Brief Outline of Tibia Stress Fracture

Tibial Stress Fracture

Repetitive impact activities, such as running and jumping, can cause small cracks in the bone called stress fractures. These most often occur in the weight bearing bone, the tibia, of the lower leg. Athletes with lower bone density, due to dietary issues or genetic predisposition, are more susceptible, as are athletes who train on hard surfaces at increased distance and duration. Women are more susceptible to this injury than men due to bone density deficiency conditions such as irregular or absent menstrual cycles, eating disorders or osteoporosis.

Anatomy and physiology

The tibia (shin bone) is the larger and more medial of the bones in the lower leg. At the proximal end, the medial and lateral condyles articulate with the distal end of the femur to form the knee joint. The tibia tuberosity is a roughened area on the anterior surface of the tibia. The tibia is the weight bearing bone of the lower leg and therefore takes a large amount of the force of impact during running and jumping activities. This force is transferred up the length of the bone. Bones are constantly repairing and rebuilding, leading to the robbing of calcium from one area of the bone to build another, causing a weak area. When the impact is transferred up the shaft and encounters a weak area, due to either calcium deficiency or a prior stress fracture, the bone will crack slightly. Overtime, this leads to a more serious crack or fracture. Fatigued muscles also contribute to the possibility of stress fractures. The muscles are meant to take some of the shock away from the bones but a fatigued muscle is a poor shock absorber.

Cause of Stress Fracture

Repetitive stress on the bone through impact activities such as running or jumping. Low bone density. Muscle fatigue leading to lower shock absorption by the muscles.

Signs and symptoms

Pain with weight bearing, worsens with activity and diminishes with rest. Pain is most severe at the early stage of activity, subsiding in the middle and returning at the end. Point tenderness and some swelling possible.

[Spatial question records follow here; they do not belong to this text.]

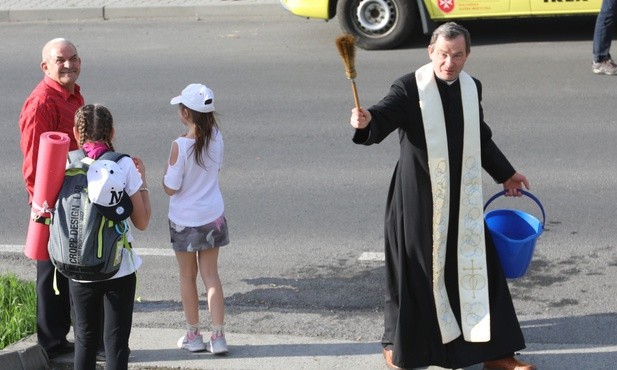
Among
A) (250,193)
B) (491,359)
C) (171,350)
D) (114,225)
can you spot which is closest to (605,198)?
(250,193)

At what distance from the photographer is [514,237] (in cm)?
608

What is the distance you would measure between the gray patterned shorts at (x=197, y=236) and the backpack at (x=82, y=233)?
74cm

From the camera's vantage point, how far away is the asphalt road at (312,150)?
23.3 feet

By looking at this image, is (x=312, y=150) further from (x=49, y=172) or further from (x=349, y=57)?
(x=49, y=172)

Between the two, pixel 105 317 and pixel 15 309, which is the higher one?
pixel 105 317

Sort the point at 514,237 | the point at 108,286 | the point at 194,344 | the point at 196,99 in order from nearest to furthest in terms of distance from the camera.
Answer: the point at 108,286 < the point at 196,99 < the point at 514,237 < the point at 194,344

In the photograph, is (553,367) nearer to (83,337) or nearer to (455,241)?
(455,241)

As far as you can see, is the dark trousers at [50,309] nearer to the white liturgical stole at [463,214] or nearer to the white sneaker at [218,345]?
the white sneaker at [218,345]

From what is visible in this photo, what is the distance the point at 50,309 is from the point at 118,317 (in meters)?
0.90

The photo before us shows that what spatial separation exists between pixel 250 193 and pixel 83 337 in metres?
3.76

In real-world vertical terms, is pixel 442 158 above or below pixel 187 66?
above

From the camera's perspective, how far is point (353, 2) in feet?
44.0

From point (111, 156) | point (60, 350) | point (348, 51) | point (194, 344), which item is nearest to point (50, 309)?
point (60, 350)

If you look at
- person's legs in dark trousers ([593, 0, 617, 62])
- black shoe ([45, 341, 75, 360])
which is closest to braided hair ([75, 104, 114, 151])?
black shoe ([45, 341, 75, 360])
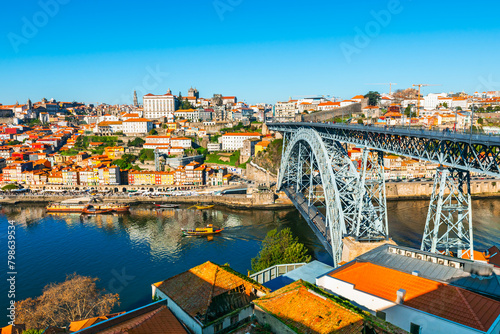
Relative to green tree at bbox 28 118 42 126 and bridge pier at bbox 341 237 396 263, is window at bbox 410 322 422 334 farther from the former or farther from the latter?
green tree at bbox 28 118 42 126

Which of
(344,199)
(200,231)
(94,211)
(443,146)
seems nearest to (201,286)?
(443,146)

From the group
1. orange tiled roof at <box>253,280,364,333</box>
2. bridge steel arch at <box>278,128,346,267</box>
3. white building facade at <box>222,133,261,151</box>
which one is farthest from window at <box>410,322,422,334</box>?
white building facade at <box>222,133,261,151</box>

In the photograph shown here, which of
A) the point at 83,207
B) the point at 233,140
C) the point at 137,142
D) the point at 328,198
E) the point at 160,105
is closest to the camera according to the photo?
the point at 328,198

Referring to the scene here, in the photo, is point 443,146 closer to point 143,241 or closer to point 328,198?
point 328,198

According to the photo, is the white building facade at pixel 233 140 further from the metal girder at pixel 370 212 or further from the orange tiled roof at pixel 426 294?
the orange tiled roof at pixel 426 294

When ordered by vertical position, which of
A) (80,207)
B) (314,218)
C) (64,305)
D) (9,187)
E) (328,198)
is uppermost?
(328,198)

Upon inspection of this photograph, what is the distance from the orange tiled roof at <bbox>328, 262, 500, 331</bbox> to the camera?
16.2 ft

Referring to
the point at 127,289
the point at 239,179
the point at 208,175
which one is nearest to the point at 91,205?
the point at 208,175

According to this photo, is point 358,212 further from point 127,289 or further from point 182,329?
point 127,289

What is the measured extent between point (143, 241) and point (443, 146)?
51.7 feet

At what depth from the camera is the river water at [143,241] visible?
14266 mm

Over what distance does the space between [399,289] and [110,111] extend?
7353cm

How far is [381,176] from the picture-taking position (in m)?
10.8

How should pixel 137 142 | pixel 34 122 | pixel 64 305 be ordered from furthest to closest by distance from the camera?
pixel 34 122, pixel 137 142, pixel 64 305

Complications if left unattended

If left stress fracture unattended, a stress fracture can become a complete fracture and lead to complications such as bleeding and nerve compromise. The pain from an untreated stress fracture may lead to a complete cessation of activity and further injury to surrounding tissues.

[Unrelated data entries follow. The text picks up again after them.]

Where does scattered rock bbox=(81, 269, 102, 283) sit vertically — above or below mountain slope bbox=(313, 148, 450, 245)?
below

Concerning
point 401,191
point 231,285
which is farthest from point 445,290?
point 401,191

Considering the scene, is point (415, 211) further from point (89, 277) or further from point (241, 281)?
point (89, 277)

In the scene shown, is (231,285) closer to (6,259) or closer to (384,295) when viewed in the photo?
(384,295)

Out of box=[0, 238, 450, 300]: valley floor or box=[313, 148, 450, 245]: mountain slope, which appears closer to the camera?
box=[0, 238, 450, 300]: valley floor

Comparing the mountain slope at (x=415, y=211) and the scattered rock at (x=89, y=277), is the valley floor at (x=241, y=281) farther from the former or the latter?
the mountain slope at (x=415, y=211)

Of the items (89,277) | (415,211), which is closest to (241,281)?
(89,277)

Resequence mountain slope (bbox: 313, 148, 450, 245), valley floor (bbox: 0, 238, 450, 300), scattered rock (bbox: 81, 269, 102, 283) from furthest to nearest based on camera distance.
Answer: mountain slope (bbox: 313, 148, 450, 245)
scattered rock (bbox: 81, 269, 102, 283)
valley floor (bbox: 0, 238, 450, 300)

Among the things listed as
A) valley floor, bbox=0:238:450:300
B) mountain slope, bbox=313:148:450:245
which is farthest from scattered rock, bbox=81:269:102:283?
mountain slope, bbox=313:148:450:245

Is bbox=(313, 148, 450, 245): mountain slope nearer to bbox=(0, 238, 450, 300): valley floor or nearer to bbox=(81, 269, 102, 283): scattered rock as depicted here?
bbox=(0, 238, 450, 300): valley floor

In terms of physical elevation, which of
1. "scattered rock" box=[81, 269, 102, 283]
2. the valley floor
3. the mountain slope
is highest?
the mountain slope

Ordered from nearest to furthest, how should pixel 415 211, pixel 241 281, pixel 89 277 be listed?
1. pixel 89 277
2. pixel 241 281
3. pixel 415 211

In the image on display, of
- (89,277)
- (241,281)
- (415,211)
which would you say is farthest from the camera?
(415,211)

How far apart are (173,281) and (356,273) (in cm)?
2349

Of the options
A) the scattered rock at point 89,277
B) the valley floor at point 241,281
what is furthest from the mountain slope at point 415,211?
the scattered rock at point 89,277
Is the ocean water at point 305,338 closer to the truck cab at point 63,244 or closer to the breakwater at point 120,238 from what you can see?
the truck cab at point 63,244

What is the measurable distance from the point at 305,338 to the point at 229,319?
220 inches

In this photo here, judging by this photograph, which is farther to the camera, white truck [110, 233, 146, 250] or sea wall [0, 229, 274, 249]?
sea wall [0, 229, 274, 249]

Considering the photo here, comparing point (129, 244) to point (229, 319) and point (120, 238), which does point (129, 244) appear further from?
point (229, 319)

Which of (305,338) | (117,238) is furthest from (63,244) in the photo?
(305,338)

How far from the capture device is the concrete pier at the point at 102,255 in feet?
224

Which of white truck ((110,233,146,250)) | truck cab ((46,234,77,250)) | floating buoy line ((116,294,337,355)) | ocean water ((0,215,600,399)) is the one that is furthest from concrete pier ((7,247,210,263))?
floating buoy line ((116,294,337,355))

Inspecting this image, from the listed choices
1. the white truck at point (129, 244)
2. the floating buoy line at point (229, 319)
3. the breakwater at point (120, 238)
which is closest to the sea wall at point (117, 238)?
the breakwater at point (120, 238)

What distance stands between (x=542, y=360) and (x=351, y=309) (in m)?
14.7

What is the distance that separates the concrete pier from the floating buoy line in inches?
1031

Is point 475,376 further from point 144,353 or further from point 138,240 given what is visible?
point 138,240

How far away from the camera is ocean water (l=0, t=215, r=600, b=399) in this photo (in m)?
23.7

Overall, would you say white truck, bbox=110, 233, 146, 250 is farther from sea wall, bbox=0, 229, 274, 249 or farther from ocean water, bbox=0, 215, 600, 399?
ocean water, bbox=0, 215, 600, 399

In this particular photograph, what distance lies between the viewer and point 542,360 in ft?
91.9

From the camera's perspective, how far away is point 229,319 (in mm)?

  • Anti-inflammatory medication.
  • Shockwave therapy
  • Seek medical help if any instability is noted in the lower leg, or inability to bear weight.

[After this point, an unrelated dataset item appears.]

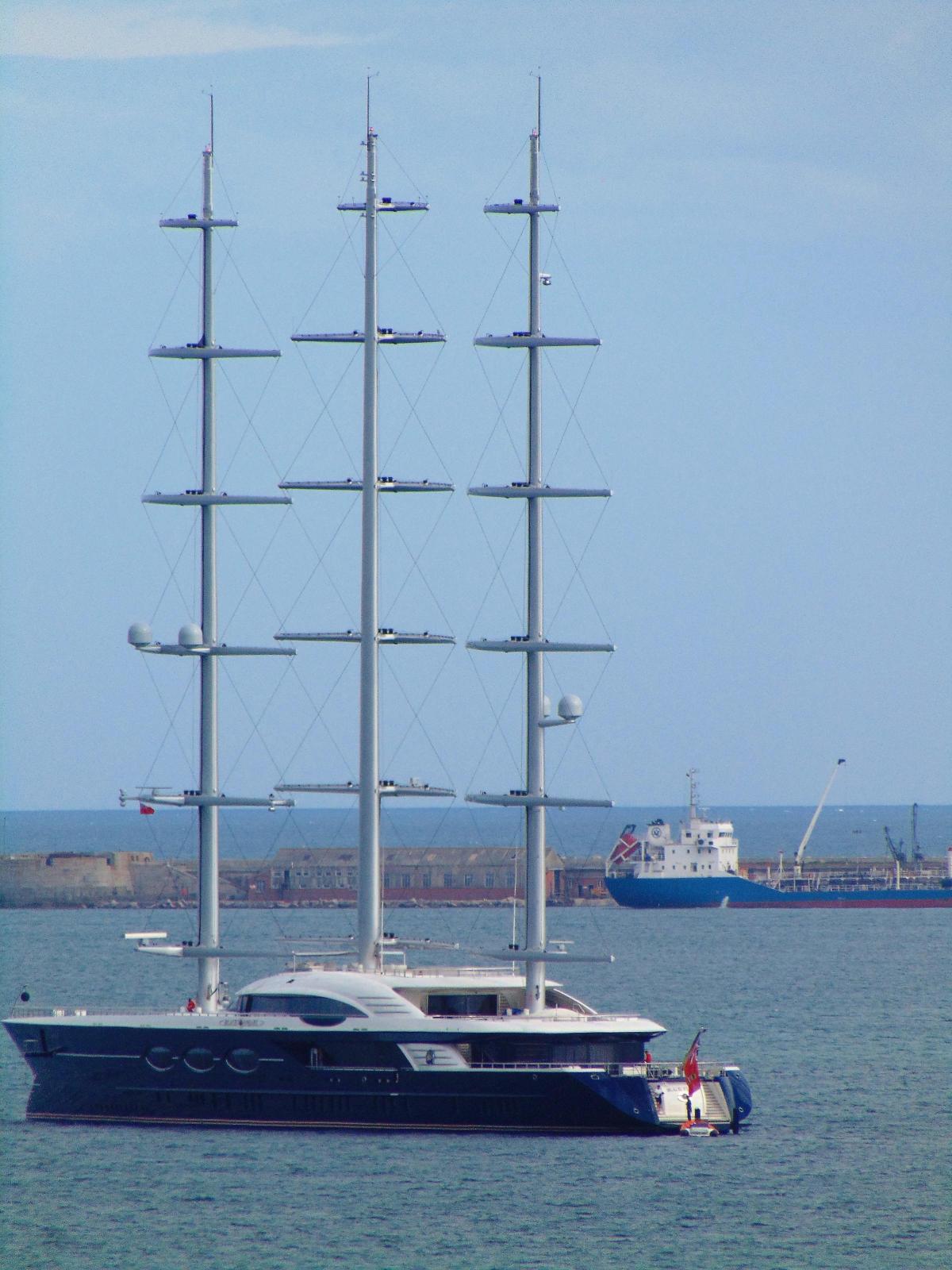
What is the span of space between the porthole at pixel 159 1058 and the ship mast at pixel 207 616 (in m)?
2.59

Rehabilitation and treatment

During the recovery phase, it is important to maintain fitness levels by using low or non-impact activities such as swimming or biking. Strengthening the muscles of the lower leg will help add extra shock absorption. Warming-up properly and using cross training techniques to limit the impact of the bone will help prevent stress fractures.

Long-term prognosis

Stress fractures generally heal completely with rest. Returning to activity too soon may cause a recurrence. Very rarely surgical intervention may be needed to strengthen the bone at the fracture site.